WORK TO COMPLETE – Repeat the entries that appear below, exactly as they are given.

DATA FOR THE TASK –

------

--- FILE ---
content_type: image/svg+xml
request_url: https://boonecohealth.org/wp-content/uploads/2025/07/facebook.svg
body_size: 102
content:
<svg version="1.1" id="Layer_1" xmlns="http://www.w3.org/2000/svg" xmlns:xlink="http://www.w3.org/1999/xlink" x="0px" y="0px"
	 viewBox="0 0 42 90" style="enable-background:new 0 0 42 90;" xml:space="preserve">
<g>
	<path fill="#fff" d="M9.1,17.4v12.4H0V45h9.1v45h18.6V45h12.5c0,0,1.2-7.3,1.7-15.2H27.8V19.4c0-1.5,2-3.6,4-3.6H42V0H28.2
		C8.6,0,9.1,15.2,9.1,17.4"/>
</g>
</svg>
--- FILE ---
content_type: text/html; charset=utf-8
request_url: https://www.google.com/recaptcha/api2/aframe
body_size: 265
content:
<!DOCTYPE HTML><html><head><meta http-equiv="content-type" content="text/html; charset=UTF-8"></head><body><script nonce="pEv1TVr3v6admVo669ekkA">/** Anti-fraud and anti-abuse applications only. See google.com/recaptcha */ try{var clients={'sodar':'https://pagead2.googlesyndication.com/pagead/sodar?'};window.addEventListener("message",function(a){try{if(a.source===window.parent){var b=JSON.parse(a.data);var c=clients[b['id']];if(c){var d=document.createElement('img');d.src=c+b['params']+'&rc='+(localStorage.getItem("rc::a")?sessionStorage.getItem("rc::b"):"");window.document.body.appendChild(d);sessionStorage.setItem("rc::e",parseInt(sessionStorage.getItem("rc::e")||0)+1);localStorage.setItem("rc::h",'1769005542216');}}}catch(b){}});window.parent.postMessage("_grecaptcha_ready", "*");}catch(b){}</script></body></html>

------

RESULT OF THIS EXERCISE –
--- FILE ---
content_type: image/svg+xml
request_url: https://boonecohealth.org/wp-content/uploads/2025/07/facebook.svg
body_size: 102
content:
<svg version="1.1" id="Layer_1" xmlns="http://www.w3.org/2000/svg" xmlns:xlink="http://www.w3.org/1999/xlink" x="0px" y="0px"
	 viewBox="0 0 42 90" style="enable-background:new 0 0 42 90;" xml:space="preserve">
<g>
	<path fill="#fff" d="M9.1,17.4v12.4H0V45h9.1v45h18.6V45h12.5c0,0,1.2-7.3,1.7-15.2H27.8V19.4c0-1.5,2-3.6,4-3.6H42V0H28.2
		C8.6,0,9.1,15.2,9.1,17.4"/>
</g>
</svg>
--- FILE ---
content_type: text/html; charset=utf-8
request_url: https://www.google.com/recaptcha/api2/aframe
body_size: 265
content:
<!DOCTYPE HTML><html><head><meta http-equiv="content-type" content="text/html; charset=UTF-8"></head><body><script nonce="pEv1TVr3v6admVo669ekkA">/** Anti-fraud and anti-abuse applications only. See google.com/recaptcha */ try{var clients={'sodar':'https://pagead2.googlesyndication.com/pagead/sodar?'};window.addEventListener("message",function(a){try{if(a.source===window.parent){var b=JSON.parse(a.data);var c=clients[b['id']];if(c){var d=document.createElement('img');d.src=c+b['params']+'&rc='+(localStorage.getItem("rc::a")?sessionStorage.getItem("rc::b"):"");window.document.body.appendChild(d);sessionStorage.setItem("rc::e",parseInt(sessionStorage.getItem("rc::e")||0)+1);localStorage.setItem("rc::h",'1769005542216');}}}catch(b){}});window.parent.postMessage("_grecaptcha_ready", "*");}catch(b){}</script></body></html>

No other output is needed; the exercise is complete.